Background:Digital Imaging and Communications in Medicine (DICOM®) is the standard for the representation, storage, and communication of medical images and related information. A DICOM file format and communication protocol for pathology have been defined; however, adoption by vendors and in the field is pending. Here, we implemented the essential aspects of the standard and assessed its capabilities and limitations in a multisite, multivendor healthcare network.Methods:We selected relevant DICOM attributes, developed a program that extracts pixel data and pixel-related metadata, integrated patient and specimen-related metadata, populated and encoded DICOM attributes, and stored DICOM files. We generated the files using image data from four vendor-specific image file formats and clinical metadata from two departments with different laboratory information systems.
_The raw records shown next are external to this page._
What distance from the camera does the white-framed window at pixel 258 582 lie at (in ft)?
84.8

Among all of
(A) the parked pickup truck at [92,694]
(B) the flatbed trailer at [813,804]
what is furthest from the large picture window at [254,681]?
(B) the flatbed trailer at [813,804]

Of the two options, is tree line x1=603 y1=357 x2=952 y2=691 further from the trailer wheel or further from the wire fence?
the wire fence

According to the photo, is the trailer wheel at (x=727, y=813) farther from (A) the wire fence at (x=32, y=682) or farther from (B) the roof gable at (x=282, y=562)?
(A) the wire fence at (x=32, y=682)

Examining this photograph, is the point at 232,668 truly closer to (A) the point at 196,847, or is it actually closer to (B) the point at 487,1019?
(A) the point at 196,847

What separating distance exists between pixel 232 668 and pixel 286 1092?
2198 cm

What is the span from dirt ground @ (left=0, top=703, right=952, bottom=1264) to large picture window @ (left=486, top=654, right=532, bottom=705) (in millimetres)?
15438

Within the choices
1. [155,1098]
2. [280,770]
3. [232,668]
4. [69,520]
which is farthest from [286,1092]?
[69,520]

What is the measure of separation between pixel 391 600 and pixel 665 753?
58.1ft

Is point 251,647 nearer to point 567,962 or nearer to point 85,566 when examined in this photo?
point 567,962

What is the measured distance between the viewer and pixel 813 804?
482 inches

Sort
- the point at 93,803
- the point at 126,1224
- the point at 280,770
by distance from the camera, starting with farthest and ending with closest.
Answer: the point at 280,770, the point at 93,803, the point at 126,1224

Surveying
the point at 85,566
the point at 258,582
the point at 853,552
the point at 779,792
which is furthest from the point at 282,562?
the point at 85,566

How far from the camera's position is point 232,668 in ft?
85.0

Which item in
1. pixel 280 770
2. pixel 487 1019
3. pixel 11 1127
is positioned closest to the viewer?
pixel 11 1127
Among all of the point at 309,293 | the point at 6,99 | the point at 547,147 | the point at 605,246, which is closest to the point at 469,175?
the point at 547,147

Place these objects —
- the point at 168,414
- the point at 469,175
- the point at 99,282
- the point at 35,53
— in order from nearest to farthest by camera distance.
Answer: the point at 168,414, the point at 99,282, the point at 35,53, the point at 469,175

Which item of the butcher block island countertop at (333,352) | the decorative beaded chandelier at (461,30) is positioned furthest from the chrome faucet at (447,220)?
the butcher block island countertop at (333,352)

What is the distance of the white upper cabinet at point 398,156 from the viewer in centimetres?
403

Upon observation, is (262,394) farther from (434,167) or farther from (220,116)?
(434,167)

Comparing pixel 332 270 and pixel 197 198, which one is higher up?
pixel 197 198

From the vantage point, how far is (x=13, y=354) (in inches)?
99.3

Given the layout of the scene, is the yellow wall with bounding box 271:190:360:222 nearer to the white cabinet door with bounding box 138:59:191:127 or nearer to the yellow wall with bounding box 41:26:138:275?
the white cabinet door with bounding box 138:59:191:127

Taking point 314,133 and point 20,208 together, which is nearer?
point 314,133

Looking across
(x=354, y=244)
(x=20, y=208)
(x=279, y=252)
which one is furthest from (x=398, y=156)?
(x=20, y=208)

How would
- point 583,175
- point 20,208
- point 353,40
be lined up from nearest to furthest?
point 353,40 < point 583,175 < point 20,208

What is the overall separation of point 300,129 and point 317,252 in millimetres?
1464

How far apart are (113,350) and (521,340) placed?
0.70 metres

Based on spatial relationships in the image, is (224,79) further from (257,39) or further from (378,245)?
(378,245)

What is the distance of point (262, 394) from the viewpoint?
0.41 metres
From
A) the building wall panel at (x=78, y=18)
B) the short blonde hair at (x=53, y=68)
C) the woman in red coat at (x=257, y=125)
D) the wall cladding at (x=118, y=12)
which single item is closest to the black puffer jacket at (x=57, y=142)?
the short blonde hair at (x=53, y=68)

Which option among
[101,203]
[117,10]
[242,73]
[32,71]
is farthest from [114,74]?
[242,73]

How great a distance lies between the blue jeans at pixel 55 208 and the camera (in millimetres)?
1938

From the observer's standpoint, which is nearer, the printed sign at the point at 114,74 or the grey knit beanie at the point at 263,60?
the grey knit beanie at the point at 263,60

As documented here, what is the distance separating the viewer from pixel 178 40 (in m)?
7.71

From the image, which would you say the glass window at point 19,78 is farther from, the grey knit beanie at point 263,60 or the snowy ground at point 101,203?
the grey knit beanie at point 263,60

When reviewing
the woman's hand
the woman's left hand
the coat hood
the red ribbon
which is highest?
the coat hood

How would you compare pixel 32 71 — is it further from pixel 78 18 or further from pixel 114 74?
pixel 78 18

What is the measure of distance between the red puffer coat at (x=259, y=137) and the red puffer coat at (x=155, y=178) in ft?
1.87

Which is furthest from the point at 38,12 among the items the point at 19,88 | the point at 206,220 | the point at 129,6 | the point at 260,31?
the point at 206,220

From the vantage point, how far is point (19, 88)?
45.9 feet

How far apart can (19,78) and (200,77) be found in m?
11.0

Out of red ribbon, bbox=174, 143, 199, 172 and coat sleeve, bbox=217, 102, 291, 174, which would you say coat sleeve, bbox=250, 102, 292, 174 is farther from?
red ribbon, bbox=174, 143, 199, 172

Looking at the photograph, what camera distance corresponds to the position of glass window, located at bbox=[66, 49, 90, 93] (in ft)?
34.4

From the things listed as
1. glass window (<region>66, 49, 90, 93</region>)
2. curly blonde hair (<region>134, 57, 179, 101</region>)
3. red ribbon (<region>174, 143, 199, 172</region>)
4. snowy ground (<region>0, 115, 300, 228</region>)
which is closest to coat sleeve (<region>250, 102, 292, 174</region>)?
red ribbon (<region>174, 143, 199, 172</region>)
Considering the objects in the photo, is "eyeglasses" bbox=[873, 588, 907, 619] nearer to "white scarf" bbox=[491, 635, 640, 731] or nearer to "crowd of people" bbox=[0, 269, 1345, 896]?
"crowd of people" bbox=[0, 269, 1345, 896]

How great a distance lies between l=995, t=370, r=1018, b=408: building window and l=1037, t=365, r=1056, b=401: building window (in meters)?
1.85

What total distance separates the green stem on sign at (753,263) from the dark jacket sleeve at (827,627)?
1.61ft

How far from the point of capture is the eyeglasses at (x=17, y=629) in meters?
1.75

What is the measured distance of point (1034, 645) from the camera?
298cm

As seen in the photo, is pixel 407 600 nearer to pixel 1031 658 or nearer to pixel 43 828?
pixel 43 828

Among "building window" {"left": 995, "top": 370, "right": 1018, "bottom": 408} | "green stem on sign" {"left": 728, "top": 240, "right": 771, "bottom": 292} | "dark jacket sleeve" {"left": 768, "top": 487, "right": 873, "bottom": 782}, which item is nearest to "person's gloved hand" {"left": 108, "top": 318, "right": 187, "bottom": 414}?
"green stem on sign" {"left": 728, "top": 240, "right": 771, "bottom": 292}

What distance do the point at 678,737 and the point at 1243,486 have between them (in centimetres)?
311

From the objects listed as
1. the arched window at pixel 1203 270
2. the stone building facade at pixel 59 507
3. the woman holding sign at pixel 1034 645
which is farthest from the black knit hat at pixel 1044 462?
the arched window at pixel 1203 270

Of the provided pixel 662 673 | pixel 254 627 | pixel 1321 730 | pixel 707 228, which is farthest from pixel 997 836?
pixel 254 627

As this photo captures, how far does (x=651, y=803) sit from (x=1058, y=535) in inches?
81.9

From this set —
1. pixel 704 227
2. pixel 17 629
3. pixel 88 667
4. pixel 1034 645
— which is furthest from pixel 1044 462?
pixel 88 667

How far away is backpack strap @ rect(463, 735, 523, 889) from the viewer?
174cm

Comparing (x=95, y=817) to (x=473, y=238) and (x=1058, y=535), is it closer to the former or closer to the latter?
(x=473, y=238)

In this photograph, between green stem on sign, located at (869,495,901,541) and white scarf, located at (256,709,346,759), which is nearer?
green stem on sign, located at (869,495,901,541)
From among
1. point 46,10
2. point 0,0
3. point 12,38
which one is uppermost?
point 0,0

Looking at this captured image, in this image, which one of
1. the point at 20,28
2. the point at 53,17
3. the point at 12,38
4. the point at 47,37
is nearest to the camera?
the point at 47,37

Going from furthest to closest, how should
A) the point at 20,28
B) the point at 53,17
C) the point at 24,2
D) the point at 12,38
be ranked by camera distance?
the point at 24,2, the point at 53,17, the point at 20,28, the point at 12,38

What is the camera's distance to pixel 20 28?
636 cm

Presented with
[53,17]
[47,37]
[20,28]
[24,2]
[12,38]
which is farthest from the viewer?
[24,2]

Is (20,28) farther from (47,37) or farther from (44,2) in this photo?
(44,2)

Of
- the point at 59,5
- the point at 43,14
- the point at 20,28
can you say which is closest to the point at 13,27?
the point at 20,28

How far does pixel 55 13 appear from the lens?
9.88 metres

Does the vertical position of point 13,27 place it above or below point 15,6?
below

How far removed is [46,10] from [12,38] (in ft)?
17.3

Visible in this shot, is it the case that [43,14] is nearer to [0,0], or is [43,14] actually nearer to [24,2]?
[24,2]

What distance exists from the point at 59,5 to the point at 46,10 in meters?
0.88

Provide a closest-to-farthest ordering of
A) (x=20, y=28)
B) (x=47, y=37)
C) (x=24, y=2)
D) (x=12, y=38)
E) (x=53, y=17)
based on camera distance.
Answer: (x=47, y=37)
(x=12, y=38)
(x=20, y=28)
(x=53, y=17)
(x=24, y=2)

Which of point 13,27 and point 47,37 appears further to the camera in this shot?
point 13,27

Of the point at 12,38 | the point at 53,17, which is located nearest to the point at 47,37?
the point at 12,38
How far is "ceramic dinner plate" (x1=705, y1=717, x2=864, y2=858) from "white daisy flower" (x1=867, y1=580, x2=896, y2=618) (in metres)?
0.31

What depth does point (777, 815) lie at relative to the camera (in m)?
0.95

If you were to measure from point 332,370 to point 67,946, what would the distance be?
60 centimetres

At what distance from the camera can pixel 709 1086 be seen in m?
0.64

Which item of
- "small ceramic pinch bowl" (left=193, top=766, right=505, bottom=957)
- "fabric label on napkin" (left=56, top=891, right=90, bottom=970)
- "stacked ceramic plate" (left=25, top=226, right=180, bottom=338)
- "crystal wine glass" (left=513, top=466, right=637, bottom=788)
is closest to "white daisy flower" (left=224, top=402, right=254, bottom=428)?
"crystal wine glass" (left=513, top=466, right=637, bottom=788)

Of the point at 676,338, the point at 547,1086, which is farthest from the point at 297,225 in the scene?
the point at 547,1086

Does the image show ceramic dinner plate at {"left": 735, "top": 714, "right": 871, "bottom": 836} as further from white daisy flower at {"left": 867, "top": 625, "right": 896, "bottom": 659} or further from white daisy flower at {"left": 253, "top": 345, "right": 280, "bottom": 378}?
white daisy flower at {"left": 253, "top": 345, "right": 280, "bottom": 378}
We validated the generated DICOM files using recognized DICOM validation tools and measured encoding, storage, and access efficiency for three image compression methods. Finally, we evaluated storing, querying, and retrieving data over the web using existing DICOM archive software.Results:Whole slide image data can be encoded together with relevant patient and specimen-related metadata as DICOM objects. These objects can be accessed efficiently from files or through RESTful web services using existing software implementations. Performance measurements show that the choice of image compression method has a major impact on data access efficiency. For lossy compression, JPEG achieves the fastest compression/decompression rates. For lossless compression, JPEG-LS significantly outperforms JPEG 2000 with respect to data encoding and decoding speed.Conclusion:Implementation of DICOM allows efficient access to image data as well as associated metadata. By leveraging a wealth of existing infrastructure solutions, the use of DICOM facilitates enterprise integration and data exchange for digital pathology.